• [Data entries]
-----

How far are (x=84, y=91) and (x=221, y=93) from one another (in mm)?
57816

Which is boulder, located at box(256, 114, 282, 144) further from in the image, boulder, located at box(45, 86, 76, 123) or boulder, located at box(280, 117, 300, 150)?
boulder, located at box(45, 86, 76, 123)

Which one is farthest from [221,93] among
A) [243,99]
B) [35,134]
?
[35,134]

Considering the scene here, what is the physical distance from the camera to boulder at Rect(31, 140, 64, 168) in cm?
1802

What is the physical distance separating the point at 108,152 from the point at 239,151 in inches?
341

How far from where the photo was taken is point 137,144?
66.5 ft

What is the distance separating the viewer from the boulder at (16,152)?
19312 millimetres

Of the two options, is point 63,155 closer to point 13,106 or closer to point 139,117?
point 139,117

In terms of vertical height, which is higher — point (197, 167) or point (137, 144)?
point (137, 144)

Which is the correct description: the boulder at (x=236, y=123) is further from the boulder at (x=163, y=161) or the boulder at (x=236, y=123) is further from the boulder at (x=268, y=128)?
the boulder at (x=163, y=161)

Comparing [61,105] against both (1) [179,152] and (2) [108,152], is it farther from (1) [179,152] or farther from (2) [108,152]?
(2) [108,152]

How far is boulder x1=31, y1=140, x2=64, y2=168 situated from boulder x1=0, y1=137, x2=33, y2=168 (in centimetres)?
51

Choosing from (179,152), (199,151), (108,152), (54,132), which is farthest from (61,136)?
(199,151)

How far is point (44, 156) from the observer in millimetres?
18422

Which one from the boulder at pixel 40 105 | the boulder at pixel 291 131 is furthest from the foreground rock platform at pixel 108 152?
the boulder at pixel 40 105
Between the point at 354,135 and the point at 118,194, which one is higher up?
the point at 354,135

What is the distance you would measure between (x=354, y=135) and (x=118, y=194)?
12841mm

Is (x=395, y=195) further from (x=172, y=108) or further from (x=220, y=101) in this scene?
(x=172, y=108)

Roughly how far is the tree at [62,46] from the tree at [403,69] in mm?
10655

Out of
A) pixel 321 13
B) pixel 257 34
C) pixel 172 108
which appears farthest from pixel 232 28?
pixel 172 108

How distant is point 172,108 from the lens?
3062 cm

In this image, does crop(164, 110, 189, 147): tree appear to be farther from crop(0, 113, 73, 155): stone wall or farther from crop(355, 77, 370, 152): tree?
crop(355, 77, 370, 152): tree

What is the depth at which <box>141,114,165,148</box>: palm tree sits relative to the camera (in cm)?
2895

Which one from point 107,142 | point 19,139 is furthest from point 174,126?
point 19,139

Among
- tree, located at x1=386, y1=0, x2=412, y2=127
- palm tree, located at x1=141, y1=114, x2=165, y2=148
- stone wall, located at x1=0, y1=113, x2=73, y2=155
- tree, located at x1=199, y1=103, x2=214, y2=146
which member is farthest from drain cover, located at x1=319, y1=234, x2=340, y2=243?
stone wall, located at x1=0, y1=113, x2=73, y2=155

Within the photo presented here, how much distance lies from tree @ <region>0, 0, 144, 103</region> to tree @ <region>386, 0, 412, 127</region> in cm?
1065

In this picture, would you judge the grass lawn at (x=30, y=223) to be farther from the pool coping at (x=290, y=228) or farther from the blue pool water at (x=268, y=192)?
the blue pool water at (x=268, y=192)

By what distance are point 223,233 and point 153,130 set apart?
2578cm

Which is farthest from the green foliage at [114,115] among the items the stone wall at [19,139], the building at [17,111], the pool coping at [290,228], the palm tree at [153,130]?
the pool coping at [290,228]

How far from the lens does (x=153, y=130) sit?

-----

• [Stated task] Reproduce the items word for word, starting at the line containing "Which is farthest from the" and continuing through the end of the items, with both ends included.

• [The reply]
Which is farthest from the green foliage at [114,115] among the items the stone wall at [19,139], the building at [17,111], the pool coping at [290,228], the palm tree at [153,130]?
the pool coping at [290,228]

How far from the lens does (x=153, y=130) sit?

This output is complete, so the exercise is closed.